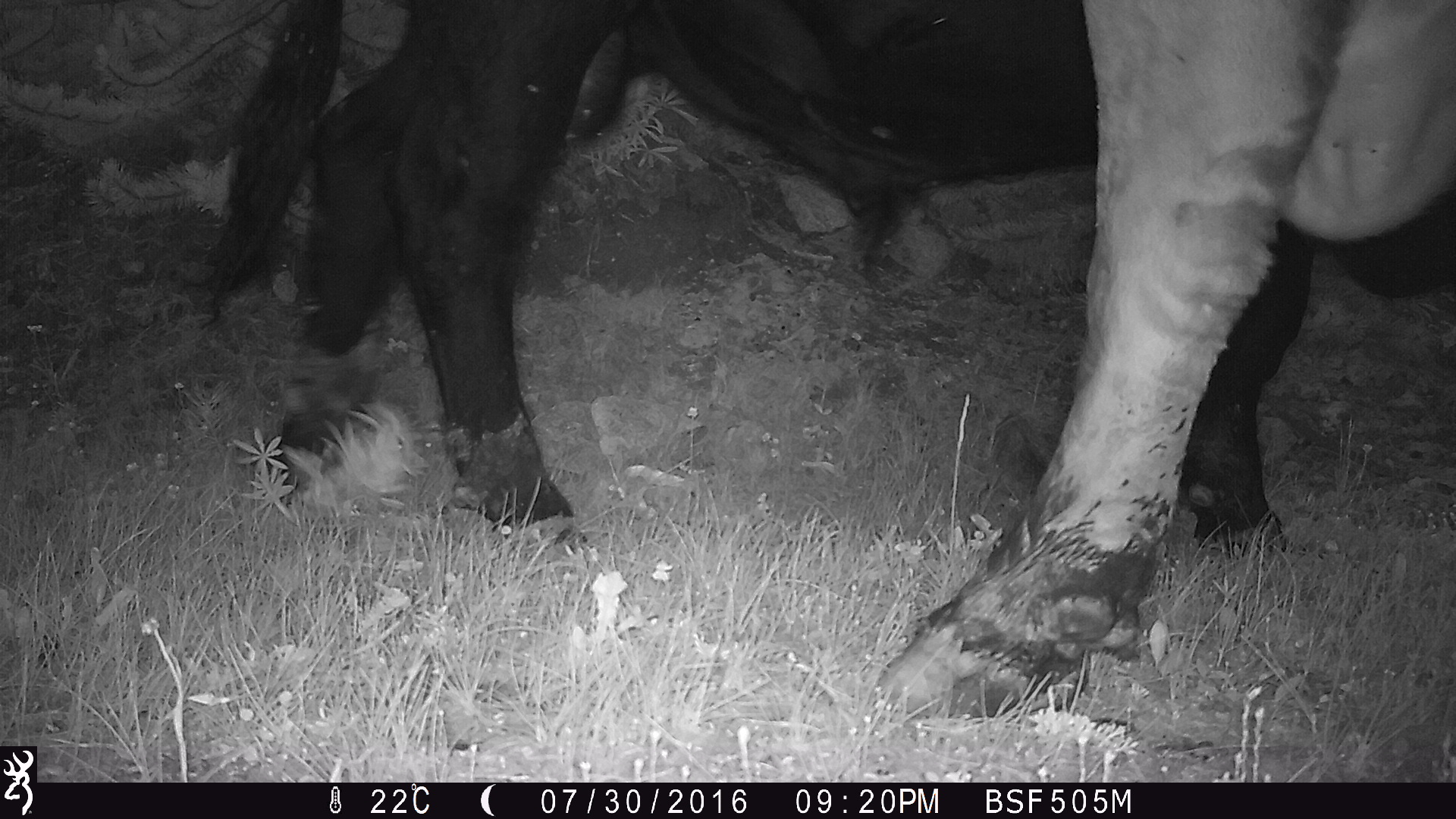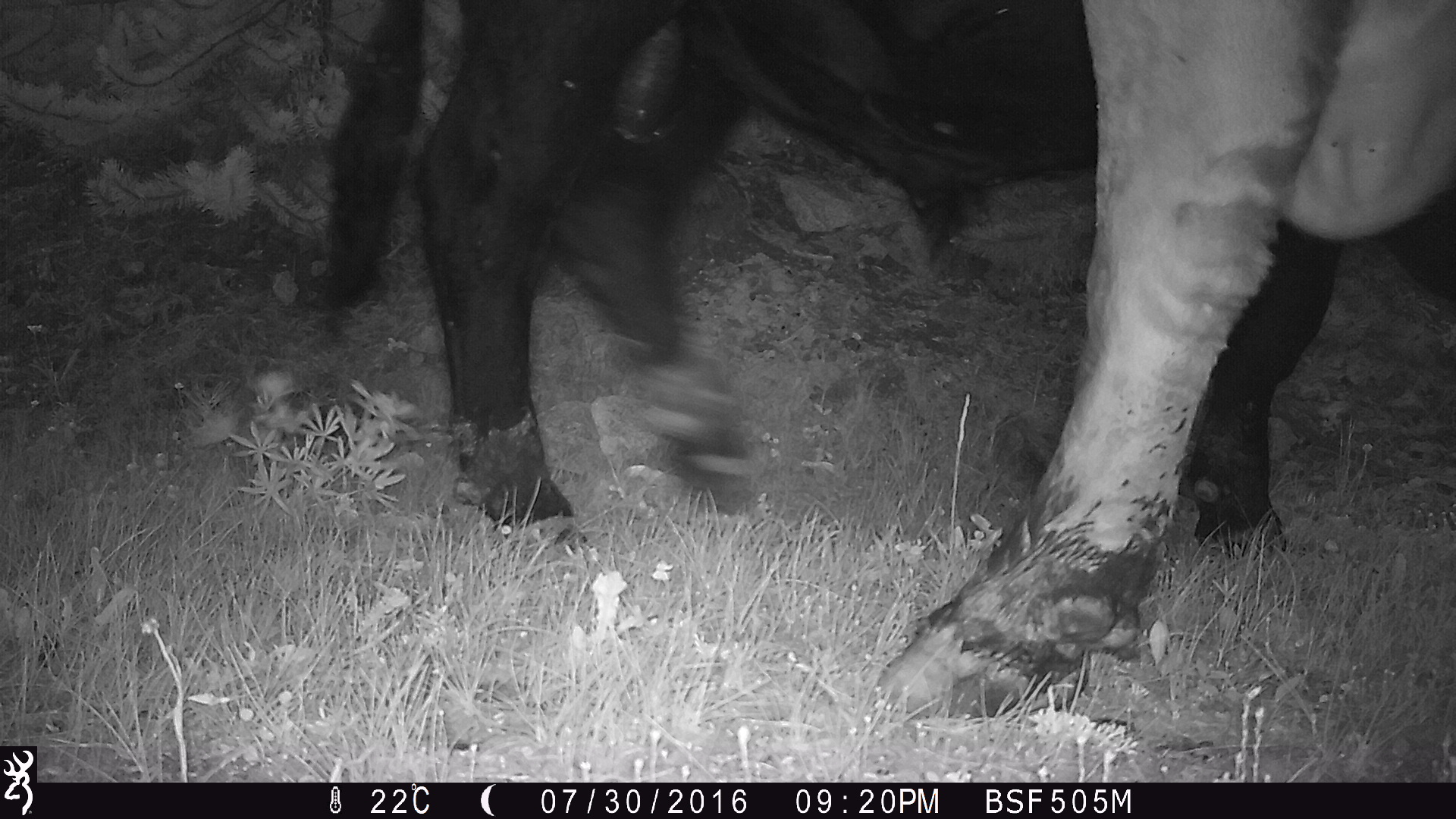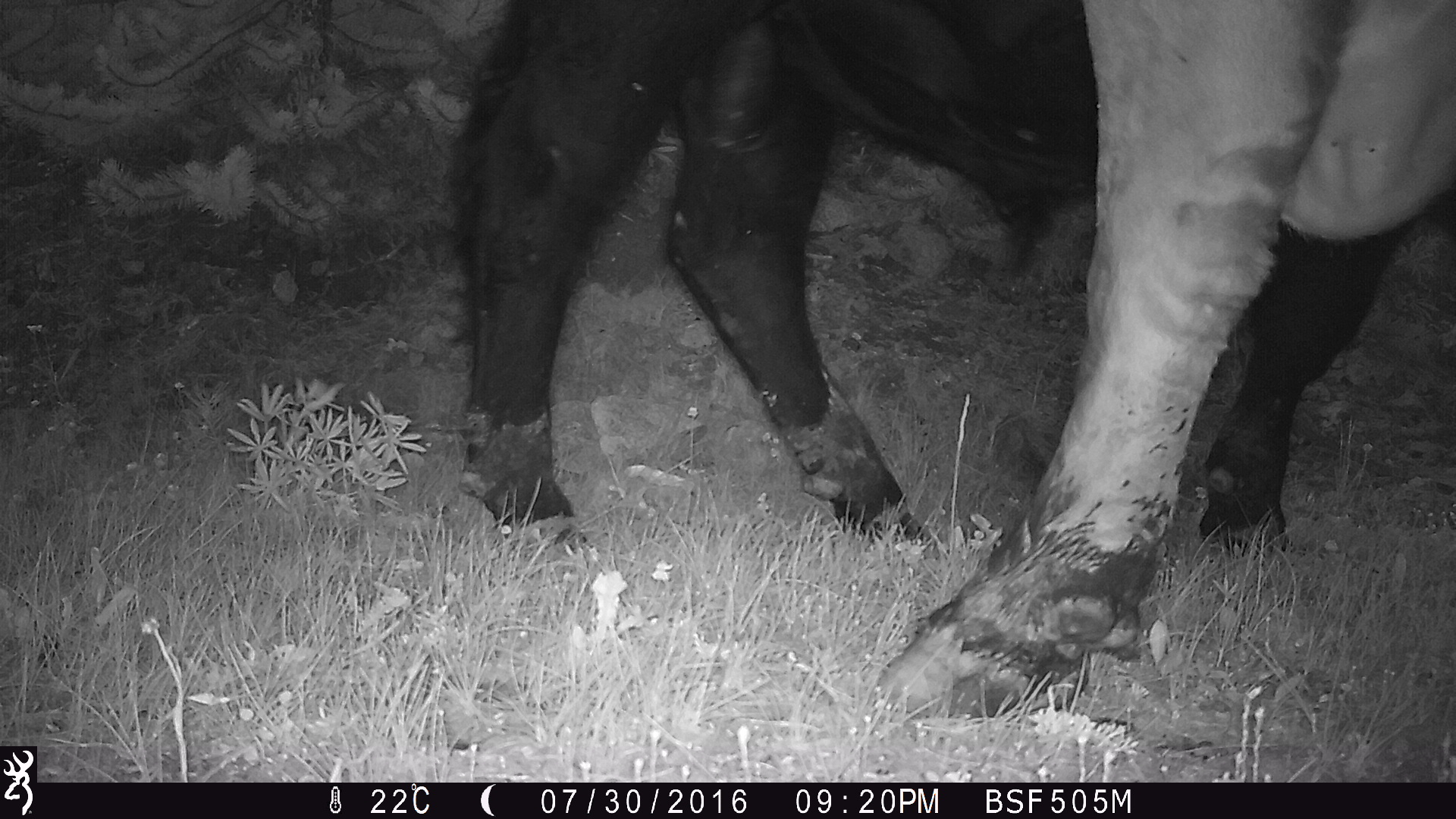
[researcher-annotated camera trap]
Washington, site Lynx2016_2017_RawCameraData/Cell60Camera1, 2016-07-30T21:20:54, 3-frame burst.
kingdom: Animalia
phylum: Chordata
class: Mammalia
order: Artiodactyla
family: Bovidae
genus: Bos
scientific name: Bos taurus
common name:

+ + + + +

Problem to work on:
Would you print the line containing "2016-07-30T21:20:54, 3-frame burst." and every line after it up to the end of the listing above, exactly, and nothing else?

Output of the exercise:
Washington, site Lynx2016_2017_RawCameraData/Cell60Camera1, 2016-07-30T21:20:54, 3-frame burst.
kingdom: Animalia
phylum: Chordata
class: Mammalia
order: Artiodactyla
family: Bovidae
genus: Bos
scientific name: Bos taurus
common name:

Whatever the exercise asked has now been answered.